**DATA LISTING:**
----

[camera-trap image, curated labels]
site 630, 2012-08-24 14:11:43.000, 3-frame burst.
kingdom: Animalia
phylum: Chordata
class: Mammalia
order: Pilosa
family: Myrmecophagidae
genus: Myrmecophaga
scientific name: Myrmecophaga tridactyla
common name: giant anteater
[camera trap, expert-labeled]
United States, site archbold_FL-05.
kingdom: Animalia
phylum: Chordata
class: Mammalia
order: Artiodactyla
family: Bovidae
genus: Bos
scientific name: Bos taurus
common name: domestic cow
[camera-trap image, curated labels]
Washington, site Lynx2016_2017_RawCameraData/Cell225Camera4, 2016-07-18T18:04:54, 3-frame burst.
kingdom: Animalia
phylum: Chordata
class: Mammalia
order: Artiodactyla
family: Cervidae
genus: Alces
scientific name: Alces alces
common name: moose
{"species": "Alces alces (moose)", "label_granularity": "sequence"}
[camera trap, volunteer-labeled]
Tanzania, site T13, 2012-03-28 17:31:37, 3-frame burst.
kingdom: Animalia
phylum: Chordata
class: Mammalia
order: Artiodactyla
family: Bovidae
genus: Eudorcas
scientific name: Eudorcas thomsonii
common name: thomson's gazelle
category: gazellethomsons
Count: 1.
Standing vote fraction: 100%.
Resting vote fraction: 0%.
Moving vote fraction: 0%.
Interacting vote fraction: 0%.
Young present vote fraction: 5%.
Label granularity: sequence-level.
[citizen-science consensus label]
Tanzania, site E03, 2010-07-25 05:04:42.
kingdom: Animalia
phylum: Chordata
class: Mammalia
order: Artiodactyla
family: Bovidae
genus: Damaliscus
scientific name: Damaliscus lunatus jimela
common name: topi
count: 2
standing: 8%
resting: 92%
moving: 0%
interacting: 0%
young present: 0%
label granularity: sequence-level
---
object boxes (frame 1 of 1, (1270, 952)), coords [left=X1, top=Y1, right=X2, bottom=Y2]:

----

**WORK TO COMPLETE:**
Copy out the entire listing exactly.

**EXERCISE OUTPUT:**
[camera-trap image, curated labels]
site 630, 2012-08-24 14:11:43.000, 3-frame burst.
kingdom: Animalia
phylum: Chordata
class: Mammalia
order: Pilosa
family: Myrmecophagidae
genus: Myrmecophaga
scientific name: Myrmecophaga tridactyla
common name: giant anteater
[camera trap, expert-labeled]
United States, site archbold_FL-05.
kingdom: Animalia
phylum: Chordata
class: Mammalia
order: Artiodactyla
family: Bovidae
genus: Bos
scientific name: Bos taurus
common name: domestic cow
[camera-trap image, curated labels]
Washington, site Lynx2016_2017_RawCameraData/Cell225Camera4, 2016-07-18T18:04:54, 3-frame burst.
kingdom: Animalia
phylum: Chordata
class: Mammalia
order: Artiodactyla
family: Cervidae
genus: Alces
scientific name: Alces alces
common name: moose
{"species": "Alces alces (moose)", "label_granularity": "sequence"}
[camera trap, volunteer-labeled]
Tanzania, site T13, 2012-03-28 17:31:37, 3-frame burst.
kingdom: Animalia
phylum: Chordata
class: Mammalia
order: Artiodactyla
family: Bovidae
genus: Eudorcas
scientific name: Eudorcas thomsonii
common name: thomson's gazelle
category: gazellethomsons
Count: 1.
Standing vote fraction: 100%.
Resting vote fraction: 0%.
Moving vote fraction: 0%.
Interacting vote fraction: 0%.
Young present vote fraction: 5%.
Label granularity: sequence-level.
[citizen-science consensus label]
Tanzania, site E03, 2010-07-25 05:04:42.
kingdom: Animalia
phylum: Chordata
class: Mammalia
order: Artiodactyla
family: Bovidae
genus: Damaliscus
scientific name: Damaliscus lunatus jimela
common name: topi
count: 2
standing: 8%
resting: 92%
moving: 0%
interacting: 0%
young present: 0%
label granularity: sequence-level
---
object boxes (frame 1 of 1, (1270, 952)), coords [left=X1, top=Y1, right=X2, bottom=Y2]:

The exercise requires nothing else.